═════ Supplied passage
For theoretical background please refer to theoretical discussion reading material on LMS .

The case study we take up in this module pertains to red wines. Dataset that we have contains chemical properties over 4000 red wines . In class we'll take up two important chemical properties which control wine's aroma and potency , namely sulphate and alcohol content.

We want to check how many groups exist within wines based on these chemicals. Lets begin.

In [None]:
import warnings
warnings.filterwarnings('ignore')

myfile='/Users/lalitsachan/Dropbox/March onwards/Python Data Science/Data/winequality-red.csv'

import pandas as pd
from sklearn.preprocessing import scale
from sklearn.cluster import KMeans
from sklearn.metrics import silhouette_samples, silhouette_score

import matplotlib.pyplot as plt
import matplotlib.cm as cm
import numpy as np

%matplotlib inline

wine=pd.read_csv(myfile,sep=";")

In [None]:
wine=wine[["sulphates","alcohol"]]

In [None]:
wine.head()

You can see that scale of sulphates and alcohol are very different. If we let them be like that , distances will be dominated by alcohol percentages alone due to their scale. We need to scale them

In [None]:
wine_std=pd.DataFrame(scale(wine),columns=list(wine.columns))

Output of function `scale` is matrix , we need to convert it back to data frame in order to keep on using it as data frame.

In [None]:
wine_std.head()

In [None]:
wine_std.describe()

In [None]:
range_n_clusters = [2, 3, 4, 5, 6,7,8,9]

In the code below , we are trying different values of cluster numbers and for each we are examning silhoutte scores along with their silhoutte plots and visual representation of clusters.

Most of the code below has to do with how the plots are made pretty.

You dont need to do all that every time you do segmentation using K-means. This is more to do with giving you first hand experience as to what silhoutte plots are and how the eventual clusters look like.

You should also notice , how silhoutte scores both average and individual detriorate as we keep on unneccesarily increasing number of clusters. 

In [None]:
X=wine_std.as_matrix()
for n_clusters in range_n_clusters:
    # Create a subplot with 1 row and 2 columns
    fig, (ax1, ax2) = plt.subplots(1, 2)
    fig.set_size_inches(18, 7)

    # The 1st subplot is the silhouette plot
    # The silhouette coefficient can range from -1, 1 but in this example all
    # lie within [-0.1, 1]
    ax1.set_xlim([-0.1, 1])
    # The (n_clusters+1)*10 is for inserting blank space between silhouette
    # plots of individual clusters, to demarcate them clearly.
══════════
▶ _What you will do_
• A. Update the wine clustering notebook starting at "Most of the" and ending at "X=wine_std.as_matrix()", replacing "K-means" with "k-means clustering".
• B. In the wine clustering notebook, why do the sulphates and alcohol columns need to be scaled before clustering?
• C. Which two chemical properties of red wine does the wine clustering notebook use for grouping?
═════ Given records
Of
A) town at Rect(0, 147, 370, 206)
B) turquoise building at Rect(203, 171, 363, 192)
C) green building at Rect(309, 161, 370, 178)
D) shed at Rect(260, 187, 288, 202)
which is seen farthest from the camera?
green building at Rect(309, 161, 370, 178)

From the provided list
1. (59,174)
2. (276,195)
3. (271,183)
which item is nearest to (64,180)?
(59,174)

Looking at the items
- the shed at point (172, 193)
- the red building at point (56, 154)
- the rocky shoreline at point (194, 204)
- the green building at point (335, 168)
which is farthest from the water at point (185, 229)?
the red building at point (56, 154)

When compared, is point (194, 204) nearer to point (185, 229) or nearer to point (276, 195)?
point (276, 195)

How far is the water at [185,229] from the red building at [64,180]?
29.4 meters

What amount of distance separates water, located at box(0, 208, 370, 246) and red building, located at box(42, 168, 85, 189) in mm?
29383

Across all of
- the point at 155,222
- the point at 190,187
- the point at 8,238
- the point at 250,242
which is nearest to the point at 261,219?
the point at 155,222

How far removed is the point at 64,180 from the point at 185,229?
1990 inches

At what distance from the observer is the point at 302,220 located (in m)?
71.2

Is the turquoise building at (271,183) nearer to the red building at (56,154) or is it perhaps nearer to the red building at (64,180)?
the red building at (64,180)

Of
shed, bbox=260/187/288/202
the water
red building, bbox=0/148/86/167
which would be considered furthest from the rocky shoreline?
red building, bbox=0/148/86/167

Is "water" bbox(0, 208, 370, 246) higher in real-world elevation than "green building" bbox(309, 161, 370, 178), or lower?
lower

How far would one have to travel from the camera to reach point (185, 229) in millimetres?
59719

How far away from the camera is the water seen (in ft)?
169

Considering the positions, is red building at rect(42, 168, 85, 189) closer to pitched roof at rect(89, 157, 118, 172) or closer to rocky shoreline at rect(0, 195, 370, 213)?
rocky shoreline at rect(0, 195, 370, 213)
══════════
▶ _Solutions per task_
• A.
Most of the code below has to do with how the plots are made pretty.

You dont need to do all that every time you do segmentation using k-means clustering. This is more to do with giving you first hand experience as to what silhoutte plots are and how the eventual clusters look like.

You should also notice , how silhoutte scores both average and individual detriorate as we keep on unneccesarily increasing number of clusters. 

In [None]:
X=wine_std.as_matrix()

• B. The two columns are on very different scales. Left unscaled, distances would be dominated by the alcohol percentages alone.

• C. Sulphate and alcohol content.